Fresh off the weekend slaughter in Afghanistan, officials in Dearborn, Mich., today are struggling with whether or not to issue the Koran-burning pastor of Dove World Outreach Center a permit to hold a demonstration in front of an Islamic center in their community on April 22. Which is Good Friday.
“The important thing to note is that we have not issued an approval on anyone’s permit yet and that may or may not occur,” Police Chief Ronald Haddad said.
In deciding whether to issue the permit or not, Haddad must consider several criteria as outlined in the city charter: Will it prevent the orderly flow of traffic? Will it require so many police officers on hand that it would take away from the regular patrol cars out on the streets? Will it hinder any emergency services?
And, perhaps most importantly, will the protest likely cause injury to persons or property, provoke disorderly conduct or a disturbance?
If there is any bright spot in this twisted affair, it’s the fact that we have found common ground between President Barack Obama and even the strongest conservatives. They could be reading from the same talking points.
From Obama on Saturday:
“The desecration of any holy text, including the Koran, is an act of extreme intolerance and bigotry. However, to attack and kill innocent people in response is outrageous, and an affront to human decency and dignity. No religion tolerates the slaughter and beheading of innocent people, and there is no justification for such a dishonorable and deplorable act.”
This week, I asked Richard Land, president of the Southern Baptist Convention’s Ethics & Religious Liberty Commission, for his reaction. Here’s Land’s response:
“Along with all Southern Baptists, I condemn the burning of any religious book. That is not the mark of a good neighbor, a good citizen or a civilized human being. I also condemn the riots and the killings of human beings in supposed retaliation for the burning of the Koran. This is also heinous behavior and is not in any way, shape or form justified by the burning of the Koran. In civilized society, one does not kill people for disrespecting or destroying the symbols or instruments of one’s faith.

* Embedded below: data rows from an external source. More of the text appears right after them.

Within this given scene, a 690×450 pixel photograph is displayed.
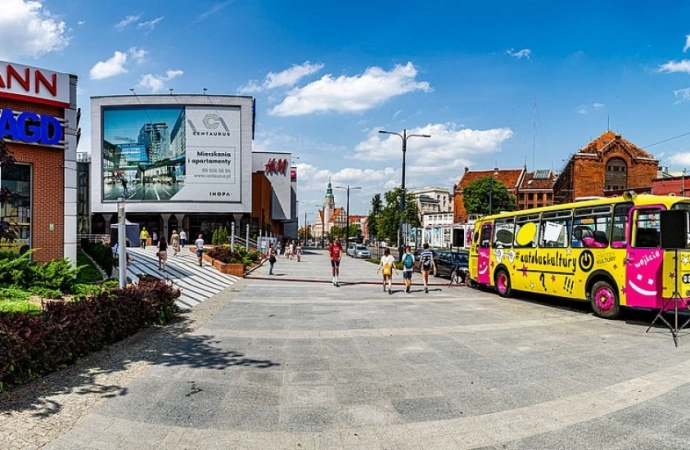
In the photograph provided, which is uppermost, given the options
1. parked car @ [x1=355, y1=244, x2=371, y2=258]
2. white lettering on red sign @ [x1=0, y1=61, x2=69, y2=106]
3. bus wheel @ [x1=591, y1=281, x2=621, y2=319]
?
white lettering on red sign @ [x1=0, y1=61, x2=69, y2=106]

“We will continue to condemn the burning of religious books and we will continue to condemn killing human beings in response to such despicable behavior. Both are barbaric and uncivilized, and the Muslim community can rest assured that we will continue to condemn a radical fringe that would burn Korans, and we expect them to join us in condemning their co-religionists’ killing human beings and using the burning of a Koran as the pretext for such murder.”